Complexity is the death of software. It's hard to quantify the cost of, and it tends to creep in slowly, so it's a slow boil of getting worse that's hard to see until it's too late. On the other side, frequently it's easy to see a benefit of increasing complexity: a new layer of indirection allows new feature X, or splitting a process that ran on one machine into two allows you to surmount your current scaling hurdle. But now you must keep another layer of indirection in your head, or implement an RPC layer and manage two machines.

The above is hopefully just as obvious to a new programmer as it is to a veteran. What I think I've learned through my few years in the industry is a better understanding of how the balance works out; when complexity is warranted and when it should be rejected. I frequently think back to a friend's comment on the Go compiler written by Ken Thompson: it's fast because it just doesn't do much, the code is very straightforward.
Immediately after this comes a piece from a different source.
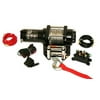 BULLDOG WINCH 15006 2500LB ATV WINCH, WITH MINI-ROCKER SWITCH, MOUNTING CHANNEL, ROLLER FAIRLEAD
It turns out that, much like it's easier to write a long blog post than it is to make the same point succinctly, it's difficult to write software that is straightforward. This is easiest to see in programming langauge design; new languages by novices tend to have lots of features, while few have the crisp clarity of C. In today's programs it's frequently related to how many objects are involved; in distributed systems it's about how many moving parts there are.

Another word for this problem is cleverness: to quote another one of the C hackers, "Debugging is twice as hard as writing the code in the first place. Therefore, if you write the code as cleverly as possible, you are, by definition, not smart enough to debug it."

What helps? I wonder if it maybe just comes down to experience -- getting bitten by one too many projects where someone thought metaprogramming was cool. But I've found having specific design goals to evaluate new code by can help. It's easier to reject new code if you can say "this does not help solve the initial goals of the project". Within Google the template document for describing the design of a new project has a section right at the top to list non-goals: reasonable extensions of the project that you intend to reject.

Ironically, I've found that using weaker tools can help with complexity. It's hard to write a complicated C program because it can't do very much. C programs tend to use lots of arrays because that's all you get, but it turns out that arrays are great -- compact memory representation, O(1) access, good data locality. I'd never advocate intentionally using a weak tool, though. Instead, my lesson has been: write Python code like it was C.